7 minute read

Benchmarking Multi-Cloud Auto Generated AI Services Deprecated

NOTE:

The location of this paper is a temporary location. These notes will be at one point integrated into

https://github.com/cloudmesh/cloudmesh-openapi/blob/master/paper/_index.md

The branch in which the documentation is done is going to be the master. During the development the code is managed in a branch benchmark. However, the team members must frequently stay in sync with master as new developments are integrated there frequently. We want to make sure that a merge with master is any time possible.

At this time a draft with additional information is available at

https://github.com/cloudmesh/cloudmesh-openapi/blob/benchmark/paper/_index.md

The team has yet to merge the main document into a single document to avoid that 3 documents are used.

At this time the plan is to have the document always in the master branch

Gregor von Laszewski, Richard Otten, Anthony Orlowski, fa20-523-310, Caleb Wilson, fa20-523-348, Vishwanadham Mandala, fa20-523-325

Edit

Abstract

In this wor we are benchmarking auto generated cloud REST services on various clouds. In todays application scientist want to share their services with a wide number of collegues while not only offereing the services as bare metal programs, but exposing the functionality as a software as a service. For this reason a tool has been debveloped that takes a regular python function and converts it automatically into a secure REST service. We will create a number of AI REST services while using examples from ScikitLearn and benchmark the execution of the resulting REST services on various clouds. The code will be accompanied by benchmark enhanced unit tests as to allow replication of the test on the users computer. A comparative study of the results is included in our evaluation.

Contents

Keywords: cloudmesh, AI service, REST, multi-cloud

Introduction

We will develop benchmark tests that are pytest replications of Sklearn artificial intelligent alogrithms. These pytests will then be ran on different cloud services to benchmark different statistics on how they run and how the cloud performs. The team will obtain cloud service accounts from AWS, Azure, Google, and OpenStack. To deploy the pytests, the team will use Cloudmesh and its Openapi based REST services to benchmark the performance on different cloud services. Benchmarks will include components like data transfer time, model train time, model prediction time, and more. The final project will include scripts and code for others to use and replicate our tests. The team will also make a report consisting of research and findings. So far, we have installed the Cloudmesh OpenAPI Service Generator on our local machines. We have tested some microservices, and even replicated a Pipeline Anova SVM example on our local machines. We will repeat these processes, but with pytests that we build and with cloud accounts.

Stored rows:

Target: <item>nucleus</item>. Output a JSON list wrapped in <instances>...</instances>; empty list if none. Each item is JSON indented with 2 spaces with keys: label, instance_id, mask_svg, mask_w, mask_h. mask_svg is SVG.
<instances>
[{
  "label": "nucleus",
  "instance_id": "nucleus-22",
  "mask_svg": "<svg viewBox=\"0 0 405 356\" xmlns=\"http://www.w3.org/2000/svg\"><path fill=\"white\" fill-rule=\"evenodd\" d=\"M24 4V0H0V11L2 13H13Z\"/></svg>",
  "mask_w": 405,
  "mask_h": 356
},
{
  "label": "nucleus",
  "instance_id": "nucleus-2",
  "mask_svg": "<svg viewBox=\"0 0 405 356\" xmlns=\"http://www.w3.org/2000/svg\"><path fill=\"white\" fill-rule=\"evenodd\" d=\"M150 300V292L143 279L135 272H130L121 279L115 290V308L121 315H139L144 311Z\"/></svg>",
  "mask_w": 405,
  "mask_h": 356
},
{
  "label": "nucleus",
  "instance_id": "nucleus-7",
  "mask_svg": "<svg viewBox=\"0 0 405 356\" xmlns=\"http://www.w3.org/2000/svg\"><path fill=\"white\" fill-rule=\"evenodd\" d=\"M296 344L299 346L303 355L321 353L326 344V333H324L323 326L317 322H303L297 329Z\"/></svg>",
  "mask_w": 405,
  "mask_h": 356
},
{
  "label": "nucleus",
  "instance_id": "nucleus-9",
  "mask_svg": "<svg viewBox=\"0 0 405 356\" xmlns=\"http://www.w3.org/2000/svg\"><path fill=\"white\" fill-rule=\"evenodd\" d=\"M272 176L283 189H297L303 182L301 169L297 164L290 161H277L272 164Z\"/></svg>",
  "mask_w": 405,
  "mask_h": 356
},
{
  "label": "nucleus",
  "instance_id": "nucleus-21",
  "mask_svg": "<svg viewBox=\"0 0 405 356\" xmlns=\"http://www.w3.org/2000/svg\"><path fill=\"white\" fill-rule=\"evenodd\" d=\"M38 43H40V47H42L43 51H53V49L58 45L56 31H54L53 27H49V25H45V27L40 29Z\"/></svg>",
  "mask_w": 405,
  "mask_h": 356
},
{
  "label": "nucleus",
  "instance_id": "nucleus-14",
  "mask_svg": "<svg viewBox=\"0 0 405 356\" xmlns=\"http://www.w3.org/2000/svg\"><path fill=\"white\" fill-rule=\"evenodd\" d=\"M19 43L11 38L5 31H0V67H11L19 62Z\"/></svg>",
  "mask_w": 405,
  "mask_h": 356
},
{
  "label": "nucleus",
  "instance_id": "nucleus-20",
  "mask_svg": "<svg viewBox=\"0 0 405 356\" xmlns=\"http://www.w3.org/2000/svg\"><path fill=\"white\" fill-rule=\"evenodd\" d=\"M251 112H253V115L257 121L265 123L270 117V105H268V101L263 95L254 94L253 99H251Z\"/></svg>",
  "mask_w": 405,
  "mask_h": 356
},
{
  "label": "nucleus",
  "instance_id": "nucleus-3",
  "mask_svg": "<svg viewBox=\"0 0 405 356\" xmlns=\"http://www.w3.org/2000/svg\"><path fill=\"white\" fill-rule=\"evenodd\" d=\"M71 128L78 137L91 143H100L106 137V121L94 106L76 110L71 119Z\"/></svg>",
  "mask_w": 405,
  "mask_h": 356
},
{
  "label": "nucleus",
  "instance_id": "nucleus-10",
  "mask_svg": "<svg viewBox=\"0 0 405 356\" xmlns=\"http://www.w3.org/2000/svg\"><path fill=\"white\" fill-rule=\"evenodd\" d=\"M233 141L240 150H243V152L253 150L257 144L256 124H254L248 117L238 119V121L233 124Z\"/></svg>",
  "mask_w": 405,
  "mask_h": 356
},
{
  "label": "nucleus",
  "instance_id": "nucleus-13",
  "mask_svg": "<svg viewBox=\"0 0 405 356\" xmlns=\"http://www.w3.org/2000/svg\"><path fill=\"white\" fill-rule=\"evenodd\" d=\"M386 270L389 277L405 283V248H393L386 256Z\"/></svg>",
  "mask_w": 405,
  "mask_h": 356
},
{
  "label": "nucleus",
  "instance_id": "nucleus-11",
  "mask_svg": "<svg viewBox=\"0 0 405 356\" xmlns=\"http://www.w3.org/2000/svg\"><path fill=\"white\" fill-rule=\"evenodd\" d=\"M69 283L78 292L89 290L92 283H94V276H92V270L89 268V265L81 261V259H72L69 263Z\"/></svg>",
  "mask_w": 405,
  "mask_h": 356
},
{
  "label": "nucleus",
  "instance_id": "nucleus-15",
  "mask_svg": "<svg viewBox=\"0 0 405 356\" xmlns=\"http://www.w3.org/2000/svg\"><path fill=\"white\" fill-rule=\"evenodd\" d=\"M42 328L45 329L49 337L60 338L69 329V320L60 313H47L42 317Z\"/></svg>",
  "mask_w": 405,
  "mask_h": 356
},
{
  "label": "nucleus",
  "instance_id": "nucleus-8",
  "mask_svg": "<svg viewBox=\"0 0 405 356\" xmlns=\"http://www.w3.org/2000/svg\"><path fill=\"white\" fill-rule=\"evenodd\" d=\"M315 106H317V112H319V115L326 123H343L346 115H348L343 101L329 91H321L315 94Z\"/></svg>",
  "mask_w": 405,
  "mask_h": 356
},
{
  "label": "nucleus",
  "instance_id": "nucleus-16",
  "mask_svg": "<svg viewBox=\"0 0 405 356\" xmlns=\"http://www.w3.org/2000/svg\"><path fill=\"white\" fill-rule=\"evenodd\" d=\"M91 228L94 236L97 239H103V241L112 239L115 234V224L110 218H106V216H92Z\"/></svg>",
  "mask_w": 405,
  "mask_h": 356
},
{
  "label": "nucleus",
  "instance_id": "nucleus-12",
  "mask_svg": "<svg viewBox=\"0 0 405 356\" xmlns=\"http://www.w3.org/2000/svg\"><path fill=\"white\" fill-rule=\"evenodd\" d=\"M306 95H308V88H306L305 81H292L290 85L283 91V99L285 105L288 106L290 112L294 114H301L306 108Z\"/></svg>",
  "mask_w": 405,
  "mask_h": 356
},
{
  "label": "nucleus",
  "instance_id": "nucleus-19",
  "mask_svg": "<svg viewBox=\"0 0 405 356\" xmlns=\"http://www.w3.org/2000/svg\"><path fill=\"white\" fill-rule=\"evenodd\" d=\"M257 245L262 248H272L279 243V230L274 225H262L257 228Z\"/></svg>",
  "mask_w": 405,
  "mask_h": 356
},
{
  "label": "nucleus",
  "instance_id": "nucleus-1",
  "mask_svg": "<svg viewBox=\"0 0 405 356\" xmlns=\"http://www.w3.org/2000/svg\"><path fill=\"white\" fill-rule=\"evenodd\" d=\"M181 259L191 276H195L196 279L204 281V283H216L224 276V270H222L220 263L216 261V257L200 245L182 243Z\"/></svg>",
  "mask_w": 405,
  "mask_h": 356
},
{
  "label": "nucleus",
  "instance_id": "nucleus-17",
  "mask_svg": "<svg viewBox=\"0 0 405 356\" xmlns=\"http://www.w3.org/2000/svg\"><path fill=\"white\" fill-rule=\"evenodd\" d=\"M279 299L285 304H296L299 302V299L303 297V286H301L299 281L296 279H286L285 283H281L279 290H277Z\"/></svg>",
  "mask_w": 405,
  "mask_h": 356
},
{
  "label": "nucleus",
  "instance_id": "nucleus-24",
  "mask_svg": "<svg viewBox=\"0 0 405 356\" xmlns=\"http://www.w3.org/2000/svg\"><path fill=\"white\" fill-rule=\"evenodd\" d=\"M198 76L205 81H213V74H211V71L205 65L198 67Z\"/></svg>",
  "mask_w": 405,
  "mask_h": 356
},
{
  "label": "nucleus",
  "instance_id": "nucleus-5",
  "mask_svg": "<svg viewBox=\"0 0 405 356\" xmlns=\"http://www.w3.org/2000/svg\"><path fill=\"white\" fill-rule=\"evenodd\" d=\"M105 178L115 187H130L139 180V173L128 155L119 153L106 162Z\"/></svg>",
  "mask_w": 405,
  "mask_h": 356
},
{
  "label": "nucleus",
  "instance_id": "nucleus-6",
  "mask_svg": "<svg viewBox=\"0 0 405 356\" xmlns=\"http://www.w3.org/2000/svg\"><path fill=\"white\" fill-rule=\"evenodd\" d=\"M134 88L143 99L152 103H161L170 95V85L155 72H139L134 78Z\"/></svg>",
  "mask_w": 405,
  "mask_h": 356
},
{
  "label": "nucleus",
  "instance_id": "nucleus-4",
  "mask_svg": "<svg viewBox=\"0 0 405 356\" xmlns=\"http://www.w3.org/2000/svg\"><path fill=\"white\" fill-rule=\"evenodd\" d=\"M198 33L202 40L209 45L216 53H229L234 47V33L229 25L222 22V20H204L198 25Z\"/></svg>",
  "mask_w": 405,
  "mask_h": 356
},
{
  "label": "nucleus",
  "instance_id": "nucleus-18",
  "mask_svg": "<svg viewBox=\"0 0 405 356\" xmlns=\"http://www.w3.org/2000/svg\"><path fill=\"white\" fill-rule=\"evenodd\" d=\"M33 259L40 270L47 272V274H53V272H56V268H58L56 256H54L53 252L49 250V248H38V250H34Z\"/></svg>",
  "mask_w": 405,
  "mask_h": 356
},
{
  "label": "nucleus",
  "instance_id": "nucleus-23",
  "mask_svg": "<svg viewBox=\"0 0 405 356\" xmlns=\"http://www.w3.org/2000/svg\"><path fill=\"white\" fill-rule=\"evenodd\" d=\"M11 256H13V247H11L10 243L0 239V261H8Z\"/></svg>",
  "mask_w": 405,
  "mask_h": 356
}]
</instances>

Task A: Switch "team members" to "contributors" and give the benchmarking paper again from "The branch in" up to and including "documents are used.".
Task B: Pick up the benchmarking paper after its last sentence and continue it.
The records are separate material and are not part of the benchmarking paper.

Written reply A:
The branch in which the documentation is done is going to be the master. During the development the code is managed in a branch benchmark. However, the contributors must frequently stay in sync with master as new developments are integrated there frequently. We want to make sure that a merge with master is any time possible.

At this time a draft with additional information is available at

https://github.com/cloudmesh/cloudmesh-openapi/blob/benchmark/paper/_index.md

The team has yet to merge the main document into a single document to avoid that 3 documents are used.

Written reply B:
Cloudmesh

Cloudmesh is a service that enables users to access multi-cloud environments easily. Cloudmesh is an evolution of previous tools that have been used by thousands of users. Cloudmesh makes interacting with clouds easy by creating a service mashup to access common cloud services across numerous cloud platforms. Documentation for Cloudmesh can be found at:

https://cloudmesh.github.io/cloudmesh-manual/ ¹

Code for cloud mesh can be found at:

https://github.com/cloudmesh/ ²

Examples in this paper came from the cloudmesh openapi manual which is located here:

https://github.com/cloudmesh/cloudmesh-openapi ³.

Information about cloudmesh can be found here:

https://cloudmesh.github.io/cloudmesh-manual/preface/about.html ⁴

Various cloudmesh installations for various needs can be found here:

https://cloudmesh.github.io/cloudmesh-manual/installation/install.html ⁵

Algorithms and Datasets

This project uses a number of simple example algorithms and datasets. We have chosen to use the once included in Scikit Learn as they are widel known and can be used by others to replicate our benchmarks easily. Nevertheless, it will be possible to integrate easily other data sources, as well as algorithms due to the generative nature of our base code for creating REST services.

Within Skikit Learn we have chosen the following examples:

Pipelined ANOVA SVM: A code thet shows a pipeline running successively a univariate feature selection with anova and then a SVM of the selected features ⁶.

aSklearn algorithms replicated and pytests. How the pytests perform on various cloud environments.

Deployment

The project is easy to replicate with our detailed instructions. First you must install Cloudmesh OpenAPI whihch can be done by the follwoing steps:

python -m venv ~/ENV3
source ~/ENV3/bin/activate 
mkdir cm
cd cm
pip install cloudmesh-installer
cloudmesh-installer get openapi 
cms help
cms gui quick
#fill out mongo variables
#make sure autinstall is True
cms config set cloudmesh.data.mongo.MONGO_AUTOINSTALL=True
cms admin mongo install --force
#Restart a new terminal to make sure mongod is in your path
cms init

As a first example we like to test if the deployment works by using a number of simple commands we execute in a terminal.

cd ~/cm/cloudmesh-openapi

cms openapi generate get_processor_name \
    --filename=./tests/server-cpu/cpu.py

cms openapi server start ./tests/server-cpu/cpu.yaml

curl -X GET "http://localhost:8080/cloudmesh/get_processor_name" \
     -H "accept: text/plain"
cms openapi server list

cms openapi server stop cpu

The output will be a string containing your computer.

TODO: how does the string look like

Next you can test a more sophiticated example. Here we generate from a python function a rest servive. We consider the following function definition in which a float is returned as a simple integer

def add(x: float, y: float) -> float:
    """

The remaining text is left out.